Interestingly, Biegelsen says BoA’s Washington consultant believes policies related to the transparency of product pricing may take unexpected turns under a Republican Administration that campaigned with a heavily populist bent. “However, it seems unlikely that Congress would enact policies that make substantial changes to device product pricing.”

Biegelsen’s consultant said that when Republicans passed their previous repeal and replace law, they did so with full knowledge that President Obama would veto it.
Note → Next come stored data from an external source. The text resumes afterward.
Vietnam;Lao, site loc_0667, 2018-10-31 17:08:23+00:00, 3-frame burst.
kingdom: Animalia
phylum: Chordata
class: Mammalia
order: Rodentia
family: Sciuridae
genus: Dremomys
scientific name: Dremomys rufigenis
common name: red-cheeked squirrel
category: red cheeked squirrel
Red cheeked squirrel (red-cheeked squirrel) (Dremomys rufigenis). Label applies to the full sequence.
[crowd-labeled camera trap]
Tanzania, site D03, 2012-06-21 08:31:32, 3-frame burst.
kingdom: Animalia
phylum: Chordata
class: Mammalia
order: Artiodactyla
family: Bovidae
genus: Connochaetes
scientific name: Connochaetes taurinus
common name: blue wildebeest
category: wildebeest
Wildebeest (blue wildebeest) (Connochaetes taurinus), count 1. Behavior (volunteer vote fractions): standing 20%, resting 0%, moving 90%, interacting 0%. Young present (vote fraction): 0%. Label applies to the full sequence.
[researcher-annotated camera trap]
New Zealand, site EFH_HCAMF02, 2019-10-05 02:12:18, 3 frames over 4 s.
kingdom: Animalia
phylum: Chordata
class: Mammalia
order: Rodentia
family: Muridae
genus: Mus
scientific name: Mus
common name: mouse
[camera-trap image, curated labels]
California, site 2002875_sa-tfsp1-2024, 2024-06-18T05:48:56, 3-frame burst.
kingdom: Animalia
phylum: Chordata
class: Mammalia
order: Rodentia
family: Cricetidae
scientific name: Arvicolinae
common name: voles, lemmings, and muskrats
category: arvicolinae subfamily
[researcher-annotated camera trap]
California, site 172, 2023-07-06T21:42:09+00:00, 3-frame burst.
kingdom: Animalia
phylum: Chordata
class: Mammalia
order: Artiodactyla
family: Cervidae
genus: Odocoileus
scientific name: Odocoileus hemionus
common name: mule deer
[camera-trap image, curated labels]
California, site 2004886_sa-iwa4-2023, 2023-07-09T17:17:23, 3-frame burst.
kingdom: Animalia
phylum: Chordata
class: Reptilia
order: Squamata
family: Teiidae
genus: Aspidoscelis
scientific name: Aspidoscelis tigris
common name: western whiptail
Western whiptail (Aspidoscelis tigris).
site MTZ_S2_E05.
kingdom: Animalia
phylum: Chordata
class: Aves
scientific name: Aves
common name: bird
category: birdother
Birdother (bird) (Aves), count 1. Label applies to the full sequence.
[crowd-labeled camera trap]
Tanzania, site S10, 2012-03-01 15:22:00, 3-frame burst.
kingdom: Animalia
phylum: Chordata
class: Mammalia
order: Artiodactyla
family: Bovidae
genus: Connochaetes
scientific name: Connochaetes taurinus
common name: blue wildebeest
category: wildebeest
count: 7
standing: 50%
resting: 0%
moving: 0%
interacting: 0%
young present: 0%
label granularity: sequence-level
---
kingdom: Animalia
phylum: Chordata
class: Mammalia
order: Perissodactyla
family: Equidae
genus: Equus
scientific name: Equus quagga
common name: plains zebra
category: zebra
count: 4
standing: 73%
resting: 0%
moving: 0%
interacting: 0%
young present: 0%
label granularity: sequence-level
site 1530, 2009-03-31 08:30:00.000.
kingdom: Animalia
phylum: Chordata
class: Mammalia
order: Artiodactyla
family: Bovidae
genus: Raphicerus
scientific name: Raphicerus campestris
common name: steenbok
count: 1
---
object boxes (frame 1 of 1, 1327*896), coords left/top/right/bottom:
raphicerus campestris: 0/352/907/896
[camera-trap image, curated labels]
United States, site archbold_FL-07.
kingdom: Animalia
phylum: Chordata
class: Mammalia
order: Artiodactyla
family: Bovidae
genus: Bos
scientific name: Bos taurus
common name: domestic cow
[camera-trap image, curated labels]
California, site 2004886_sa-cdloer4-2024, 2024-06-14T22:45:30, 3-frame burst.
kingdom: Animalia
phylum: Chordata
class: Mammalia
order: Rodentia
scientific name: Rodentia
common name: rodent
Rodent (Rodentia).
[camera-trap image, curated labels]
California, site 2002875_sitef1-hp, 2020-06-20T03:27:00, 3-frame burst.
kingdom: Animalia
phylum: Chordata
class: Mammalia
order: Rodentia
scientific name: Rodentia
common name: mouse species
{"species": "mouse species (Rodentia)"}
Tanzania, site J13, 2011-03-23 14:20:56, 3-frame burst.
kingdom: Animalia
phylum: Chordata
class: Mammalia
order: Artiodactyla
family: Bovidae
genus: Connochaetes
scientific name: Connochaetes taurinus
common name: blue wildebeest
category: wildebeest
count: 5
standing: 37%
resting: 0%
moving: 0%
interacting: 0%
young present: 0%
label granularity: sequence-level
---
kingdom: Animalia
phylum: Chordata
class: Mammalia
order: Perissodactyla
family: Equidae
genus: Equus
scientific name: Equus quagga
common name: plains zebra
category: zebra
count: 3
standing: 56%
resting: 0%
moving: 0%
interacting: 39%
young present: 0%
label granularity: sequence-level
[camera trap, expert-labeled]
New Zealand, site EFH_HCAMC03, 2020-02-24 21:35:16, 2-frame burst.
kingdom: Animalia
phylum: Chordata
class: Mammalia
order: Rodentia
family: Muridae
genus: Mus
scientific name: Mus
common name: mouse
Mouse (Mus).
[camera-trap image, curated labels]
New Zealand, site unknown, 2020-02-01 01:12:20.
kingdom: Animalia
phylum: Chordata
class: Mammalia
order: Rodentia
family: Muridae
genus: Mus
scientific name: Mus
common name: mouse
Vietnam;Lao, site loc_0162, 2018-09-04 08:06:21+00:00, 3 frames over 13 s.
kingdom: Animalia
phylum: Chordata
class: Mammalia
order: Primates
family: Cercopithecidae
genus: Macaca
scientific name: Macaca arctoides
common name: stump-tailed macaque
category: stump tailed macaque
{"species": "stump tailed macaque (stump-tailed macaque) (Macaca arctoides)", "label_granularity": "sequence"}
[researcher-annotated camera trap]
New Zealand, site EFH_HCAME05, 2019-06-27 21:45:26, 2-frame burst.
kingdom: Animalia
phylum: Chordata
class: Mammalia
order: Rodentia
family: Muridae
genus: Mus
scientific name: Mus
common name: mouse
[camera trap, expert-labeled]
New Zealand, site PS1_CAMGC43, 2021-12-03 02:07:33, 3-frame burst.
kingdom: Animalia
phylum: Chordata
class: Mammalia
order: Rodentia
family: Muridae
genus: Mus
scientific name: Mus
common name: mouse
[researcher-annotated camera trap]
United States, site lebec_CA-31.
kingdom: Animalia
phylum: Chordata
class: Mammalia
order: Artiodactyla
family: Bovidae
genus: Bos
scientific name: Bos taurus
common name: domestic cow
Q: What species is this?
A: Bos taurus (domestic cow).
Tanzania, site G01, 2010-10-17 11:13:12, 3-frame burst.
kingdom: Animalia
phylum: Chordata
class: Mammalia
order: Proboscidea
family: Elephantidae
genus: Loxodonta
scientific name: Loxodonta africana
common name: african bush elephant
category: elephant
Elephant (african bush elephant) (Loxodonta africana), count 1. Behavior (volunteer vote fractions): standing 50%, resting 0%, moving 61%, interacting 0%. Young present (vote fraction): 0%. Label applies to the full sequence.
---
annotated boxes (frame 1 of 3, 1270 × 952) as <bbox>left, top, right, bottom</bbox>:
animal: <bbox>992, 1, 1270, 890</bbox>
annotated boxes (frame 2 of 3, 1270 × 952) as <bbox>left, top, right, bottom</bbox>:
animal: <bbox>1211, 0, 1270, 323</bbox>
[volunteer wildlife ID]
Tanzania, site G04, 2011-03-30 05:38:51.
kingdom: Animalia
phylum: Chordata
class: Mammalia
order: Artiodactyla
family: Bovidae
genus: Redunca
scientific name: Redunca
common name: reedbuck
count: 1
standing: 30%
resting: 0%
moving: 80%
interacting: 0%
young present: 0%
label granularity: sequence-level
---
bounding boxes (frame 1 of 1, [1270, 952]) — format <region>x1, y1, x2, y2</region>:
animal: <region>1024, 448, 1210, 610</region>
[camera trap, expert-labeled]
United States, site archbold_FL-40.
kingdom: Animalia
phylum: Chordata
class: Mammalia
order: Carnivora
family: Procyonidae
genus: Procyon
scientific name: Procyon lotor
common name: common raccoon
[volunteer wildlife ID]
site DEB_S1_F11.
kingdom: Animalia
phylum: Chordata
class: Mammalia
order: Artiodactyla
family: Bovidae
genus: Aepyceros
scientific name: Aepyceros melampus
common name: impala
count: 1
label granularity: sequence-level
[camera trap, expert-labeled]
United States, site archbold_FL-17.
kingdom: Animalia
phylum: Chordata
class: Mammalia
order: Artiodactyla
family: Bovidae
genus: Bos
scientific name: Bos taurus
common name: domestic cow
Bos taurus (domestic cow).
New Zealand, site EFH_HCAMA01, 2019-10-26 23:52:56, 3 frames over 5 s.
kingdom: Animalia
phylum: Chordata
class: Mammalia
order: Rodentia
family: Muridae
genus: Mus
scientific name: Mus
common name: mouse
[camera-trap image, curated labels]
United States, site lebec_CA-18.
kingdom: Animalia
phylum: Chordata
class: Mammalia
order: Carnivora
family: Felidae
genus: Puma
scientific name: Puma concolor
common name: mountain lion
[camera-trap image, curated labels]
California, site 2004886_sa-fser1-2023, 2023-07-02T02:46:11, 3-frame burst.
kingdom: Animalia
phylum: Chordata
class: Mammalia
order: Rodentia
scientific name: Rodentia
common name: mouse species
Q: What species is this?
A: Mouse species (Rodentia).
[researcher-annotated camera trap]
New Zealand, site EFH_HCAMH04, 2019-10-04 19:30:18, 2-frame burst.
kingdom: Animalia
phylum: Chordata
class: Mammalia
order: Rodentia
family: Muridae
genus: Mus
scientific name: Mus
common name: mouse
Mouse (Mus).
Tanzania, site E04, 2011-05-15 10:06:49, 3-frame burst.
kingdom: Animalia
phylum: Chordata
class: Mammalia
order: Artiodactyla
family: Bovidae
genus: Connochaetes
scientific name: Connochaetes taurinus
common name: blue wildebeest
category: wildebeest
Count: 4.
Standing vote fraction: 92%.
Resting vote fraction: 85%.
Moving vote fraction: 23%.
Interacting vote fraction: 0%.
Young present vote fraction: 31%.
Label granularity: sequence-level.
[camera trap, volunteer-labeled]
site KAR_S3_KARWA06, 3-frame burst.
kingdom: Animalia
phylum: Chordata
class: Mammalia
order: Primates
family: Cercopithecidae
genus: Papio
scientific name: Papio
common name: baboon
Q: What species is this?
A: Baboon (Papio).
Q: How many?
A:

But now, knowing that any bill they pass would be signed by a President Trump, Republicans “will have to proceed with caution lest they cause substantial disruption to individuals and businesses who are several years into living with the current system—plans will begin the process of submitting 2018 bids in April of 2017.”

Meaningful action could be delayed to the second quarter of 2017. “Congressional Republicans and the incoming Trump Administration will have to navigate the political imperative to quickly ‘repeal’ the ACA as promised while facing the very real political and policy constraints that are associated with actually delivering on that pledge, ” said Biegelsen’s consultant.

While President Trump’s new HHS Director, orthopedist Dr. Price could take several administrative steps to cripple the ACA and discourage people from signing up with exchanges, Congressional action will be required to affect an outright repeal of the law. Congress will get their opportunity to get in the act when Dr. Price comes before the Senate for approval of his appointment.